Task requirements:
In the exercise text below, condense the paragraph beginning "In Washington and the surrounding area" into one sentence that keeps its main figures.

── Exercise text ──

Joseph StalinNot long ago I read Stalin: Triumph and Tragedy, a magisterial biography — stop right there. Don’t you hate it when reviewers reflexively laud a biography with the cliche “magisterial”? Besides, the reactions this nonetheless important book evoked in me ranged from banal (okay, another cliché, this one to describe evil, of course) to disgusting — the deeds Stalin committed. It was written in 1991by Dimitri Volkogonov, one of Russia’s highest ranking generals and among the first to gain access to secret archives of the Stalin years . If you’ll recall, that was a time when the life of a Russian, especially if he or she worked for the state, was like a game of Russian roulette.

We haven’t reached the point in the United States where the state capriciously singles out individuals for execution or imprisonment (at least not on the scale Stalin did). But has any recent reporting brought home the extent to which the U.S. government has become a secretive national security state than the series by Dana Priest and William Arkin that the Washington Post is publishing this week?

Part one, A hidden world, growing beyond control, begins (as you probably know since you’ve no doubt read it):

The top-secret world the government created in response to the terrorist attacks of Sept. 11, 2001, has become so large, so unwieldy and so secretive that no one knows how much money it costs, how many people it employs, how many programs exist within it or exactly how many agencies do the same work.

For example . . .

Some 1,271 government organizations and 1,931 private companies work on programs related to counterterrorism, homeland security and intelligence in about 10,000 locations across the United States. . . .

In Washington and the surrounding area, 33 building complexes for top-secret intelligence work are under construction or have been built since September 2001. Together they occupy the equivalent of almost three Pentagons or 22 U.S. Capitol buildings – about 17 million square feet of space.

───
── Supplied information ──

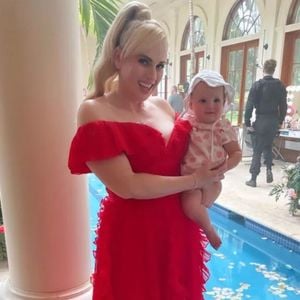 Süßes Mama-Tochter-Duo: Rebel Wilson posiert mit Baby Royce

───

Written reply:
Since September 2001, 33 top-secret intelligence building complexes have been built or started in and around Washington, together covering about 17 million square feet, nearly three Pentagons or 22 U.S. Capitol buildings.